Includes tracking networks of ideas and influence and using them to gain insights about customer behavior and brand positioning.
Marketing ecosystems revolve around information, or content, that can be found on websites. The first step toward understanding the digital ecosystem that surrounds your products is to create a keyword hierarchy. In other words, you need a quantitative answer to the following question:
What terms and phrases—keywords—are used by your buyers as they think about making a purchase?
Seven concepts are consistently helpful in answering the above question: buyer’s journey, jobs-to-be-done, level of aggregation, inclusivity, search volume rank, degree of relevance, and content strategy. Each is discussed briefly below, and links are provided if you would like to access additional details.

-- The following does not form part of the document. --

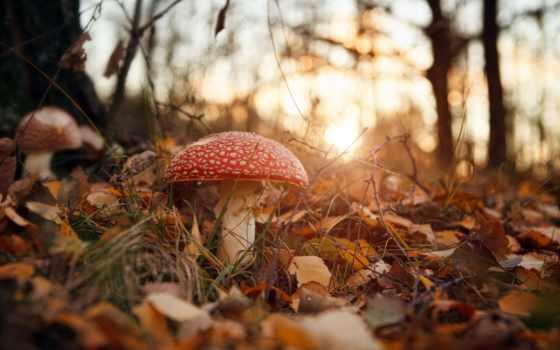 mushroom, осень, лес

Business people often start a buyer’s journey when they want to determine whether they have a problem. Sometimes it is obvious because something in their business is broken and needs repair. Other times, buyers are thinking about their business more generally and want to be up-to-date on the latest thinking in their industry or profession.
Then buyers might try to assess the size of the problem and whether they can solve it on their own or need outside assistance.
If the buyer concludes they need assistance, then they start to look at more specific topics such as price and product features and benefits.
As buyers look for useful information during their journeys, they enter search terms into browsers. These keywords tell you what the buyer is looking for. They give you insight into what is important to them.
To use the buyer’s journey in building a hierarchy, write down the major stages of the buyer’s journey, and then list words or phrases that typify each stage of the journey.
When creating a list of keywords, it is important to include all of the various jobs buyers are trying to complete as they move through their journeys.
During the “Do I Have A Problem” phase, one job buyers are trying to complete is to understand their situation better. For example, they often ask basic questions like “What is GDPR” or What is website security?”
Each job a buyer is trying to perform contains at least one if not more keywords. Add these terms to the list from #1.
To help you apply the jobs-to-be-done (JTBD) concept to your own business, the table below provides several brand names and the associated JTBD.
3. Level of Aggregation
Keywords can be sorted by their degree of inclusiveness and precision. For example:
- Industry-Level: IT (information technology)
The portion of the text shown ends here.